Fig. 3. The process of integrating tES with fMRI in a real-time closed-loop approach (Closed-loop tES-fMRI).

(1) Concurrent tES-fMRI starts with prior expectations about optimal tES parameters. (2) Targets are selected based on the clinical/behavioral outcome of interest and its corresponding neurocognitive function. The averaged BOLD signals are extracted from predefined targets. (3) To measure ongoing brain state (e.g., frontoparietal connectivity), the BOLD signal is segmented using a tapered sliding window, and dynamic similarities between extracted BOLD signals in frontoparietal regions of interests (ROIs) are calculated for each segment using the Pearson correlation coefficient (r). (4) Fisher’s Z transformation of those correlation coefficients is used to measure dynamic functional connectivity (FC), i.e., the dynamic correlation between the time series of frontal and parietal ROIs is defined as a model of current brain state over time. (5) The extracted measures are compared with the desired value and the results of the respective comparison are fed into an optimization algorithm. (6) Optimal stimulation parameters are determined to minimize the difference between ongoing FC and the desired value by maximizing the objective function in a defined parameter search space (e.g., 1D search space to optimize the frequency of the injected current or 2D search space to optimize phase difference and frequency simultaneously). (7) The stimulation device is updated with the optimal stimulation parameters for the next round, and this loop continues until predefined stopping criteria are reached. tES transcranial electrical stimulation, fMRI functional magnetic resonance imaging, BOLD blood oxygenation level-dependent.

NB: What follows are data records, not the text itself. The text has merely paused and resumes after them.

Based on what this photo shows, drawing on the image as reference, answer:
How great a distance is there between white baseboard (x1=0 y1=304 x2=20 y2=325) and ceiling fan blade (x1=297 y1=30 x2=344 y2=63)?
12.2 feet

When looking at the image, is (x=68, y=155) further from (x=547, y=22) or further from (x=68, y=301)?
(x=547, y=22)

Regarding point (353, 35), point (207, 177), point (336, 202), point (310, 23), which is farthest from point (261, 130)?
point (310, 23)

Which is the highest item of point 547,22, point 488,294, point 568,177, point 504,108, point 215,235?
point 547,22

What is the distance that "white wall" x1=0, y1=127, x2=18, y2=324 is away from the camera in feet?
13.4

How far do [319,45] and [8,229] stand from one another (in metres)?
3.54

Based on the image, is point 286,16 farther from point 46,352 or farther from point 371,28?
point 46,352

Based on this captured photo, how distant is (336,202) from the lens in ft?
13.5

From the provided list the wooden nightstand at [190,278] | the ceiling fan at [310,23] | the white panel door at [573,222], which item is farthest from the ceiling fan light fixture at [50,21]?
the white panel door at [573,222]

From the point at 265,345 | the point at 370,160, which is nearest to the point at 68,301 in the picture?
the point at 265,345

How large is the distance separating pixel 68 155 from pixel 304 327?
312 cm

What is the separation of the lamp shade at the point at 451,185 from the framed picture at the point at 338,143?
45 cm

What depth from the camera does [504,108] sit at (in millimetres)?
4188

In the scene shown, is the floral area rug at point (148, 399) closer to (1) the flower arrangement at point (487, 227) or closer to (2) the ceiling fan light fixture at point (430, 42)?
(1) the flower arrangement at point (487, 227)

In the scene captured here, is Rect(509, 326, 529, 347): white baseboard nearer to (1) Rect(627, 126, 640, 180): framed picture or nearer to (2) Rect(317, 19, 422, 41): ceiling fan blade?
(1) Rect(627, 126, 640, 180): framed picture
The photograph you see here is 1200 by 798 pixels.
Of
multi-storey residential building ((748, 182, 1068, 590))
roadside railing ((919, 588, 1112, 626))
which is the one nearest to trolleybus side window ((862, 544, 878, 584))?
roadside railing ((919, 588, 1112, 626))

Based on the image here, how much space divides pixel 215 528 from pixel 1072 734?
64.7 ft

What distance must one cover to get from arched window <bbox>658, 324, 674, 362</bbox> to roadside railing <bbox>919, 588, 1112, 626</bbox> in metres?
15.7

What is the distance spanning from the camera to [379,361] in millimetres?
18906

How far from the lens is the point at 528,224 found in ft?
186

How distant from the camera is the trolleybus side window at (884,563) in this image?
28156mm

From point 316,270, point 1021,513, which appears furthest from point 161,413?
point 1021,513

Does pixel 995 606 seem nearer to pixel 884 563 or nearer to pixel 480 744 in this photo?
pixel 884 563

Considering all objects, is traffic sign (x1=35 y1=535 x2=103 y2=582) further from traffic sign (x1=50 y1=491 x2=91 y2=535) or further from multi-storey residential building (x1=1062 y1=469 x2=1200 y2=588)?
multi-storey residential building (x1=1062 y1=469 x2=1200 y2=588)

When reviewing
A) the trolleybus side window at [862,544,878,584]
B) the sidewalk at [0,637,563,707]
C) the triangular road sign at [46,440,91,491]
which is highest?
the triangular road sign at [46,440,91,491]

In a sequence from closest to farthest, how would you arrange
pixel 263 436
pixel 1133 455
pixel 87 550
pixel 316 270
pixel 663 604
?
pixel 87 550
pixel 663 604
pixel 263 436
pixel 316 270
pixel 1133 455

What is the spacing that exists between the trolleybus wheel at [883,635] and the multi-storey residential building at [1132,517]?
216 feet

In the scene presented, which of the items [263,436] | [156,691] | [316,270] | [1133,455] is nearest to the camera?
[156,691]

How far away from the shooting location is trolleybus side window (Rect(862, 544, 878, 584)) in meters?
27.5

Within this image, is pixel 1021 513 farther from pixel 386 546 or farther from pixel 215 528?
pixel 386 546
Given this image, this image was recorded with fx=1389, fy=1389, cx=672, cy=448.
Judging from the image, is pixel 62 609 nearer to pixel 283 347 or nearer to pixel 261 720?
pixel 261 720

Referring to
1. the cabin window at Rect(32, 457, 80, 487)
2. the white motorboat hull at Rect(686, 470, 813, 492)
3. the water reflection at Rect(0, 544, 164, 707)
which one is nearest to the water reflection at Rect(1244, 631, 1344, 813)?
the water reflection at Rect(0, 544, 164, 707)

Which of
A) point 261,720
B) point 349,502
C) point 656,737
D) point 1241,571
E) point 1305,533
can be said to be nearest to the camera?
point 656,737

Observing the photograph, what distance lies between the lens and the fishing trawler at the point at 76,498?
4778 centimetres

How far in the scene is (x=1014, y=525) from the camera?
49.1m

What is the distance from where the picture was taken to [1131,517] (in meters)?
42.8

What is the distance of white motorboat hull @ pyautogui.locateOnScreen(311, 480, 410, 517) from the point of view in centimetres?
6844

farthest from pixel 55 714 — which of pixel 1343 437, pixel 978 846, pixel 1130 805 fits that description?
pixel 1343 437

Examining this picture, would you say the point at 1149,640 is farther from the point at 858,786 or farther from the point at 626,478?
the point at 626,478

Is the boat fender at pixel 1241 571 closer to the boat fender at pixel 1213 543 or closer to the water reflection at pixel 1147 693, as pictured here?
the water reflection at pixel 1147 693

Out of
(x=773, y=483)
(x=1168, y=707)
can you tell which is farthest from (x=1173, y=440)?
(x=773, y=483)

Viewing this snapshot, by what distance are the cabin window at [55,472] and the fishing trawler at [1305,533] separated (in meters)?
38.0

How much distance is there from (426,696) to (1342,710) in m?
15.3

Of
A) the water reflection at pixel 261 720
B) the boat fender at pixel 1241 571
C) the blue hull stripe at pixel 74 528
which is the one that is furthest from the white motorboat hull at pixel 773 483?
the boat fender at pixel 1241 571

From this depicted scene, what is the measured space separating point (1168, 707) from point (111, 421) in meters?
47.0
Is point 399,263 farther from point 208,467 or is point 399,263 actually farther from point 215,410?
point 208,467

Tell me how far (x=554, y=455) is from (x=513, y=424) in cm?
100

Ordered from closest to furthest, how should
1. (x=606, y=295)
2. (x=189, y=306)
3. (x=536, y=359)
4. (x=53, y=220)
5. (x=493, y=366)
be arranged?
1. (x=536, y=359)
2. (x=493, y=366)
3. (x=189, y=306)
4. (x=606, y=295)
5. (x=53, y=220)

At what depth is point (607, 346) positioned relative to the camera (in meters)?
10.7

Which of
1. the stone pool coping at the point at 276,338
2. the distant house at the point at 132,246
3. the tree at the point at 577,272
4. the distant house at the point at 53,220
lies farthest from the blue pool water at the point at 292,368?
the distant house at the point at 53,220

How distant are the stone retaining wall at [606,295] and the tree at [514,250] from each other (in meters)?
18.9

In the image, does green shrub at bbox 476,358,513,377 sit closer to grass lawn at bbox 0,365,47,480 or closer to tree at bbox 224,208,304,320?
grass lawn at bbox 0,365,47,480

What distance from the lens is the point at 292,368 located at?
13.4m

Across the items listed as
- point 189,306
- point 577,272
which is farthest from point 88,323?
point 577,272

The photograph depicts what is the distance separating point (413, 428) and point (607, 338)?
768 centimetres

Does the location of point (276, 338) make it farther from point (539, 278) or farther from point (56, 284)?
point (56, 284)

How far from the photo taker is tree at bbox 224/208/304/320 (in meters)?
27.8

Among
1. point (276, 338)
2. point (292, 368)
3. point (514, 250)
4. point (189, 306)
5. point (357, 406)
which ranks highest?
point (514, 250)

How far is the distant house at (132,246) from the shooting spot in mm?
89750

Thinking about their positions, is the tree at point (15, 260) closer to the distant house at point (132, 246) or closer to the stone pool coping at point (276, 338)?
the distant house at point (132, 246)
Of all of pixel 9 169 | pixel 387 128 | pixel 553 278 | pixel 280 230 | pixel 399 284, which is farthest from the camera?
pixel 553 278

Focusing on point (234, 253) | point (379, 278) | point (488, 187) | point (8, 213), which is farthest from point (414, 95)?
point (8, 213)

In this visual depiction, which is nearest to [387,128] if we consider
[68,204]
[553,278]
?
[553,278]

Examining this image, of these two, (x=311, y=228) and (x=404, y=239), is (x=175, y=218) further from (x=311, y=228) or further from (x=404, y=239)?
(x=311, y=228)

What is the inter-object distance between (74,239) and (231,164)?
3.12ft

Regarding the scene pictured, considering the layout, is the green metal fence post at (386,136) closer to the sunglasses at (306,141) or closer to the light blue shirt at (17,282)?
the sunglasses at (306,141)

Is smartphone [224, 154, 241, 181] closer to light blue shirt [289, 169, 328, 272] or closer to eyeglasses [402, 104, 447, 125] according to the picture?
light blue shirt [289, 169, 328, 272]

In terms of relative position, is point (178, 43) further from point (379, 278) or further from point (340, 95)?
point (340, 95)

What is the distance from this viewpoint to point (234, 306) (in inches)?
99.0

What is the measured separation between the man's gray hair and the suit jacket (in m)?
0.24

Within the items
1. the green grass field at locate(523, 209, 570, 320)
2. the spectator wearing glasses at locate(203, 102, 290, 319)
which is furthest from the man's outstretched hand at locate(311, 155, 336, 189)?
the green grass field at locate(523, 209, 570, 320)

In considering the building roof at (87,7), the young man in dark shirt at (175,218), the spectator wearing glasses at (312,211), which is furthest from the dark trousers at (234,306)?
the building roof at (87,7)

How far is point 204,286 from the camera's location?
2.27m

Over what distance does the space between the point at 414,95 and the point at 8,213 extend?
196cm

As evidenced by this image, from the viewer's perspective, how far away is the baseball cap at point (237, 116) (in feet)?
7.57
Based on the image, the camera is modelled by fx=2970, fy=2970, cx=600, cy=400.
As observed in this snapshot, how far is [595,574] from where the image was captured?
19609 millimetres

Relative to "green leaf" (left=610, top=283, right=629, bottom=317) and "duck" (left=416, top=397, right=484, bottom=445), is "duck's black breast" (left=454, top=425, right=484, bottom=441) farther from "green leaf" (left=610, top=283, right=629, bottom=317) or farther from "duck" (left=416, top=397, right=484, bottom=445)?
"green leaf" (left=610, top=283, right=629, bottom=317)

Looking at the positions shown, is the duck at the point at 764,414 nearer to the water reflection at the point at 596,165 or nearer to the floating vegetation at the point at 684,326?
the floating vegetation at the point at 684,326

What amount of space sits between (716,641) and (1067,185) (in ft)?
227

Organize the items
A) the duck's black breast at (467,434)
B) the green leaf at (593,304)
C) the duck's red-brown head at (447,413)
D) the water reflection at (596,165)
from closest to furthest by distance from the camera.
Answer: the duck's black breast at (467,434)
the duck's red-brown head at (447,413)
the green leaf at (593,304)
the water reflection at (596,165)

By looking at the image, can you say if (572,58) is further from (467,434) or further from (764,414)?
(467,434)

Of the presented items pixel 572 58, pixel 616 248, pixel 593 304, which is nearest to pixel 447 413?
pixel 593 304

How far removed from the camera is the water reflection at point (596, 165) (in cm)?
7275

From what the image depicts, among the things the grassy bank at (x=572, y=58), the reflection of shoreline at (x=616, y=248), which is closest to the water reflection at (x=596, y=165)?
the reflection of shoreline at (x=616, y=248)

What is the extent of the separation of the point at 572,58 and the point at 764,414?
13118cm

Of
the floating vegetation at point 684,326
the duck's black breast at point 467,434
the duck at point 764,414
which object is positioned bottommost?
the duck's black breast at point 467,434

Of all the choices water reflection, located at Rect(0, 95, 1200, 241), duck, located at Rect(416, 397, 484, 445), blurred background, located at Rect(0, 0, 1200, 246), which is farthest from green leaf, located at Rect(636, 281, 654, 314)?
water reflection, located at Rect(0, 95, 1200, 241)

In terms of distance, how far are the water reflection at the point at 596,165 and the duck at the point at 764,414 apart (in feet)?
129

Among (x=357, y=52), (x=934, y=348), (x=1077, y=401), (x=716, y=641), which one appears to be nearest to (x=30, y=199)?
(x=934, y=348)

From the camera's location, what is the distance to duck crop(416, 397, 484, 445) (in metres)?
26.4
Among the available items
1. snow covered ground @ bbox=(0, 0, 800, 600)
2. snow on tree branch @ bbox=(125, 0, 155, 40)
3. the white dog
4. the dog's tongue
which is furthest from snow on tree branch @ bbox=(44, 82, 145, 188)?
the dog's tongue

Fig. 4. From closed-loop individualization to real-world clinical application.

The clinical utility of optimized parameters obtained from closed-loop tES-fMRI can be tested in two main types of subsequent trials. (1) Multi-session trials to test whether the online effect will be transferred as accumulating and long-lasting offline effect meaningful in the clinical setting and (2) Trials with home-based on-demand use (e.g., when a person with substance use disorders feels a high level of craving at midnight) of the online effects (e.g., momentary reduction in craving during stimulation) will have a meaningful effect on clinical outcomes (e.g., relapse or overdose prevention).

Fig. 5. Exemplary functional neuroimaging-informed intervention development pathway.

The pathway from the intervention (top) to clinical outcomes (bottom) is illustrated for the example of aiming for frontoparietal synchronization in drug addiction with a tES intervention in a closed-loop tES-fMRI system.